By 21/01/2019 No Comments

Chaque vie est enfermée entre deux dates comme un cadavre entre les planches d’un cercueil. Au cimetière du Père-Lachaise, division 85, se trouve une sépulture, sobre et triste comme tant d’autres. Si elle renferme les restes de «la plus belle femme [de son] siècle», l’inscription laconique gravée dans la pierre ne dit rien que : Virginia Oldoïni/ Comtesse Vérasis de Castiglione/ 1837-1899. A la césure de ces chiffres, dans l’interstice de ce tiret muet, une vie engloutie, condensée. C’est à son déploiement, à la manière des fleurs de papier japonaises, que va s’attacher ce livre. L’intéressée avait elle-même fourni un grossier fil conducteur à une trajectoire qu’elle inscrivait, à quarante-cinq ans seulement, sous le signe de l’échec en découpant sa destinée en trois périodes : «quinze années d’enfance, quinze de jeunesse, quinze de vieillesse». Cette dernière allait s’avérer la plus longue…
Évoquant en 1930 La Cour des Tuileries sous le Second Empire, Ferdinand Bac distinguait dans «le cercle des beautés féminines, incomparable et légendaire, qui caractérise cette époque, […] une des figures les plus énigmatiques, les plus importantes et pourtant les plus éphémères» : Mme de Castiglione, qui «disparut aussi vite qu’elle était venue et l’on peut dire dans un nuage opaque». En effet, cette existence comporte des blancs, ou plutôt des noirs : disgrâce, passages à vide, traversée du Purgatoire, exil, solitude, déchéance, claustration dans la pénombre dont elle s’entoure peu à peu au propre comme au figuré, se résorbant pour finir dans cette chambre noire de l’appareil photographique qui si longtemps avait concouru à réfléchir sa lumière, à la faire durer sur la surface adamantine.

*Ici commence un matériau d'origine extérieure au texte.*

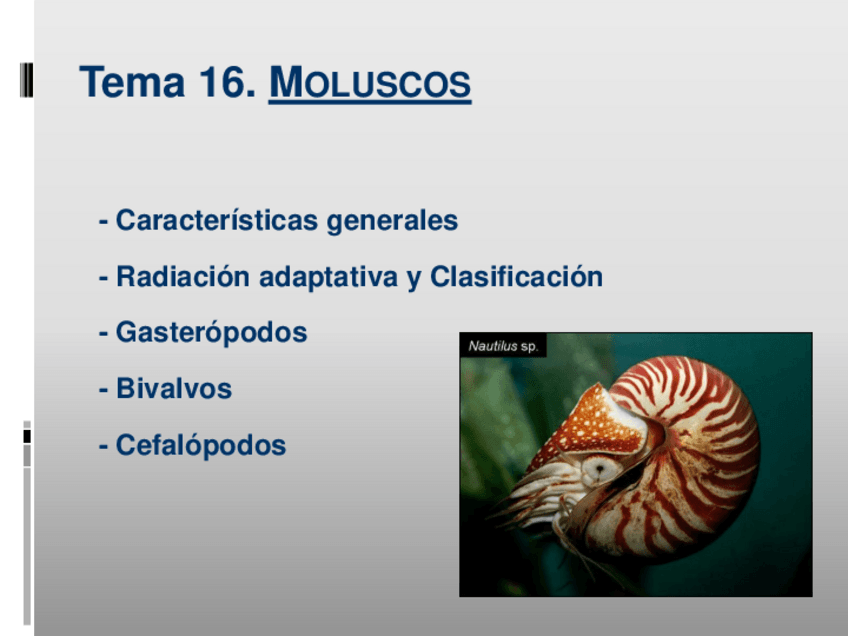 Tema 16. MOLUSCOS

- Características generales

- Radiación adaptativa y Clasificación

- Gasterópodos

- Bivalvos

- Cefalópodos

Nautilus sp.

De nationalité italienne, fille de marquis, mariée à un comte au sortir de l’adolescence, chargée par le roi de Sardaigne Victor-Emmanuel II d’une mission secrète auprès de Napoléon III, elle séduit l’empereur et devient, à dix-neuf ans, sa scandaleuse maîtresse. Courtisane et espionne à ses heures dans une société verrouillée dont elle ébranle les pênes, celle que l’on qualifia de Divine évolua dans le monde de la haute société, se fit l’ambassadrice des souverains, avant de connaître la disgrâce et de choisir la réclusion. Son originalité débridée, sa morgue, son sens de la mise en scène fascinèrent avant de lasser. La créature flamboyante qui éblouissait les salons mondains connaîtra des camouflets qui aggraveront sa neurasthénie et ébranleront bientôt sa raison. Ce sont eux qu’enregistrent cruellement les photographies d’une femme qui, l’âge venant, masque ses miroirs, mais continue à offrir son visage inquiet à la chambre noire.